■ **Work instructions**:
Within the listing that follows, reproduce exactly the lines starting at the line with "2.Japan Balance of Trade 1-year" and ending at the line with "家庭用燃料電池3,000台をデジタル管理 関電・東ガスがVPP実証", inclusive, and only those. Pictures are dropped.

*** Provided records Section Begins ***

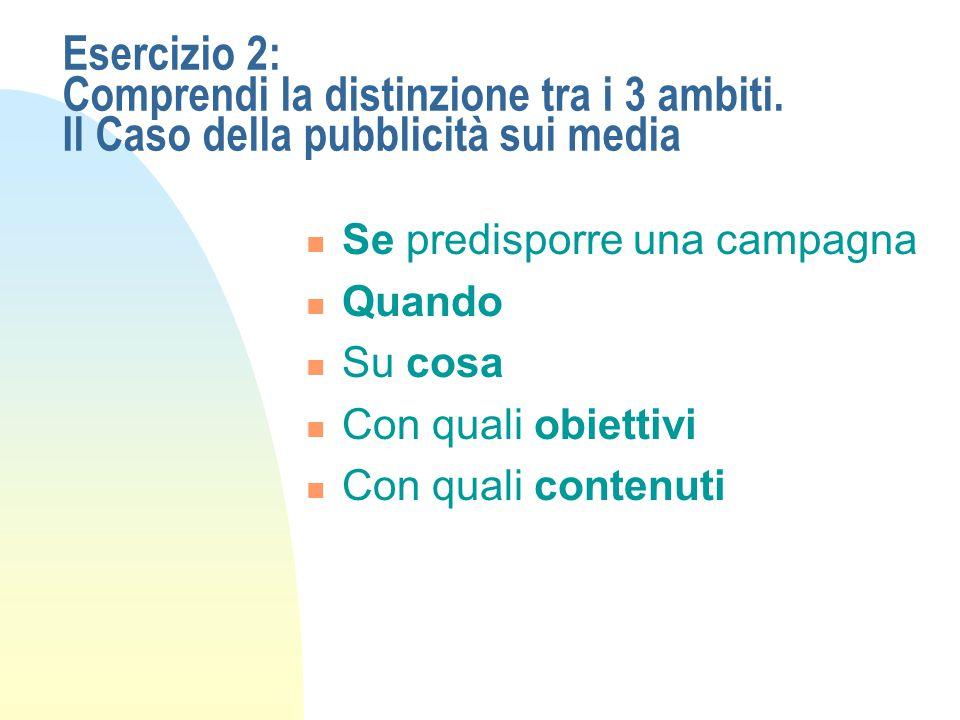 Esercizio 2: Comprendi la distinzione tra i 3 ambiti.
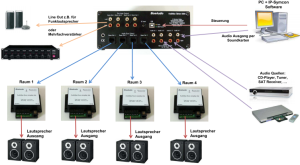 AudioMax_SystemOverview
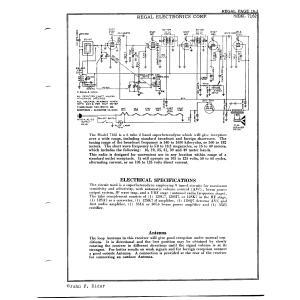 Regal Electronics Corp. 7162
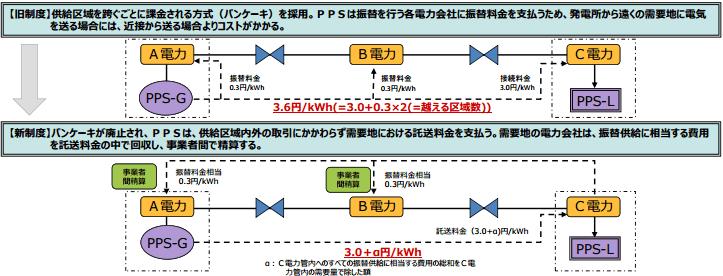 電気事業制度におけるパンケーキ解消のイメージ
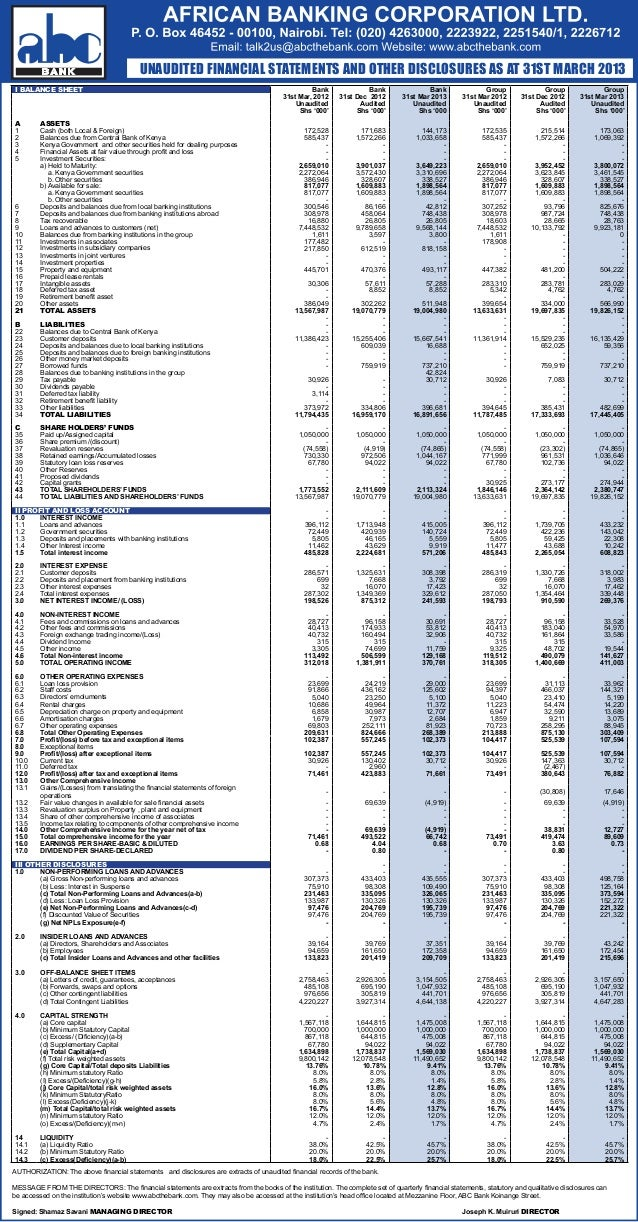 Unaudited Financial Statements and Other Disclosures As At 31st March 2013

*** Provided records Section Ends ***
*** Provided records Section Begins ***

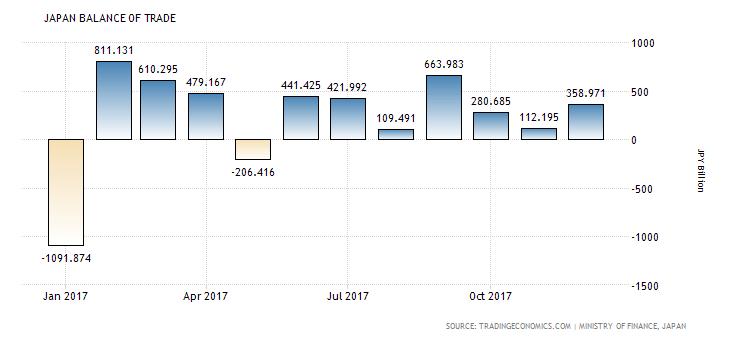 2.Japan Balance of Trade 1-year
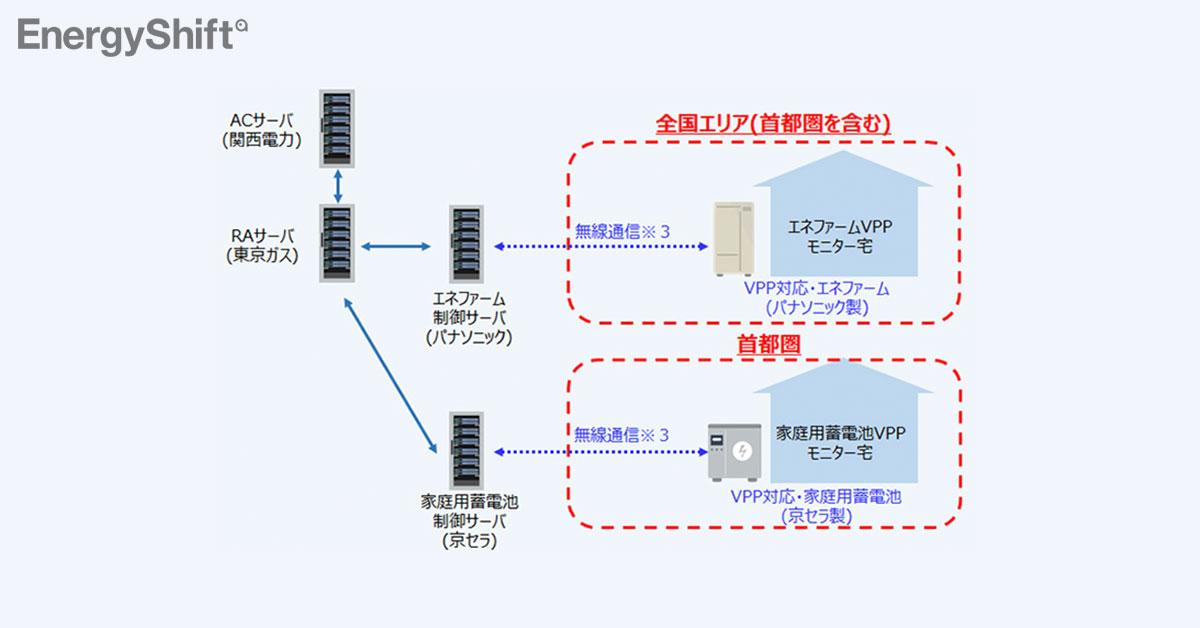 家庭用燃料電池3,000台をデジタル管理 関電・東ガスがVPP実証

*** Provided records Section Ends ***

■ **Exercise response**:
 2.Japan Balance of Trade 1-year
 家庭用燃料電池3,000台をデジタル管理 関電・東ガスがVPP実証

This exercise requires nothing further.